Problem to work on: Your task is to print all of the data below exactly, with no pictures included.

-- Given material follows --

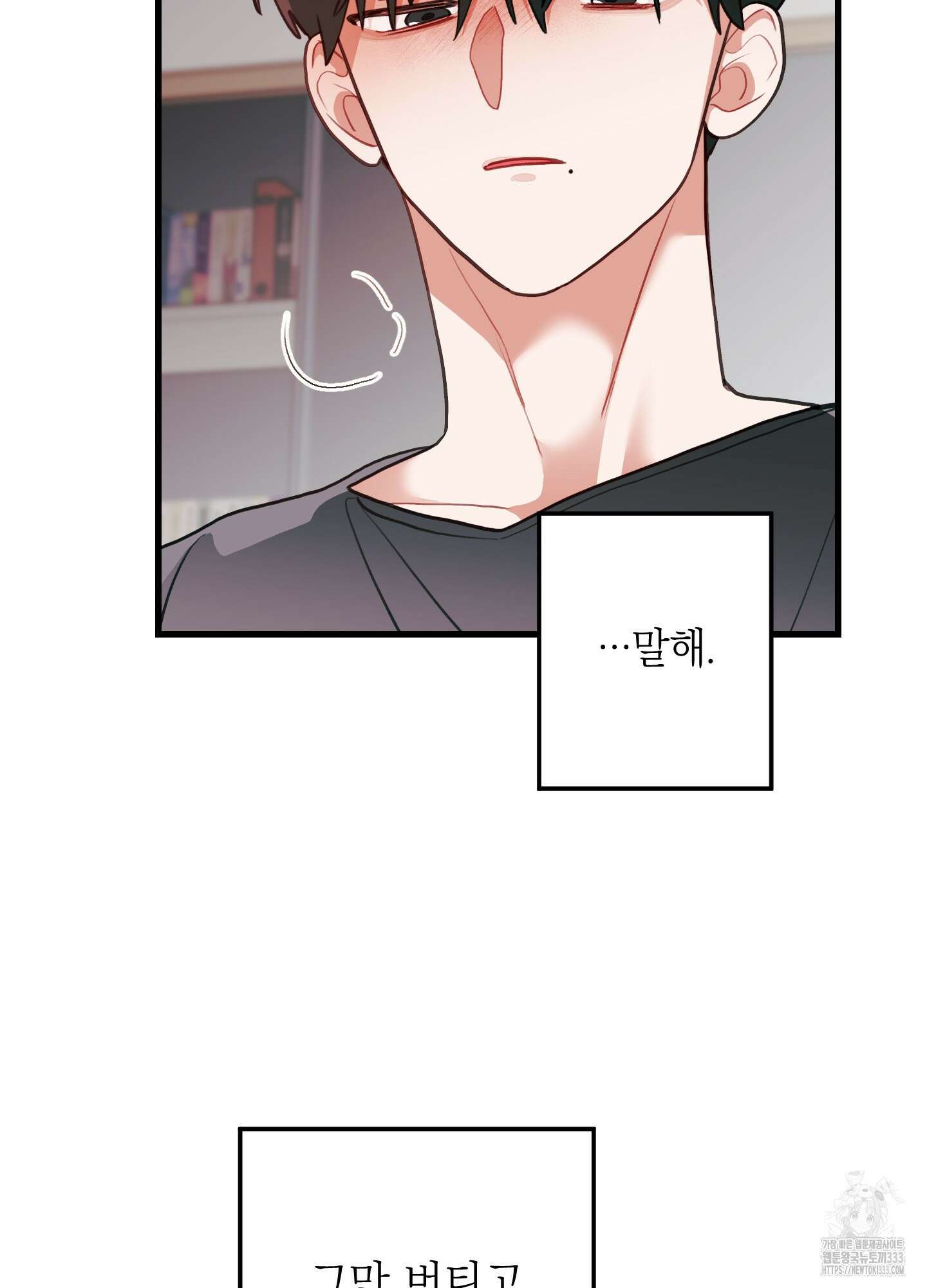 배꽃 피는 사랑 53화 15
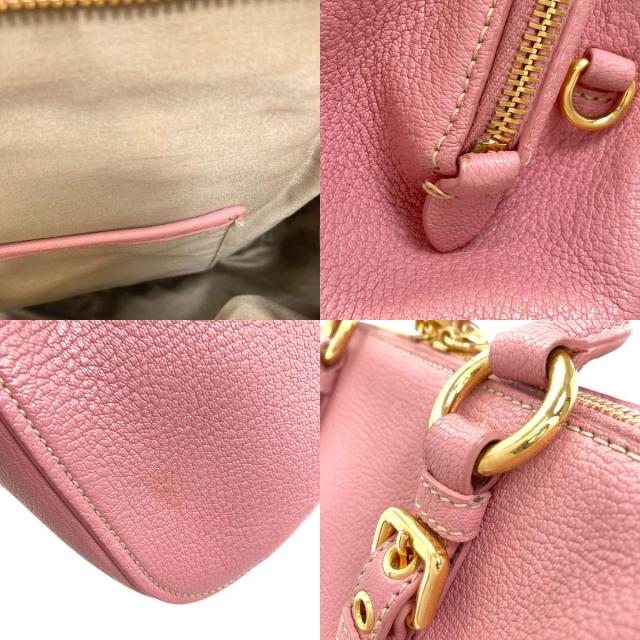 ミュウミュウ ハンドバッグ マドラス 2WAY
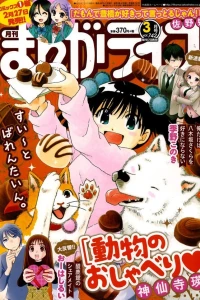 Vol. 742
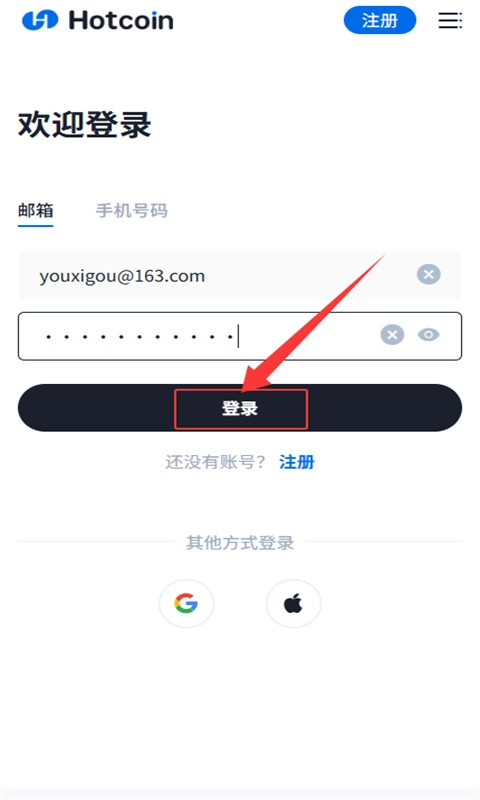 热币交易所app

-- Given material concluded --

Answer for the task:
 배꽃 피는 사랑 53화 15
 ミュウミュウ ハンドバッグ マドラス 2WAY
 Vol. 742
 热币交易所app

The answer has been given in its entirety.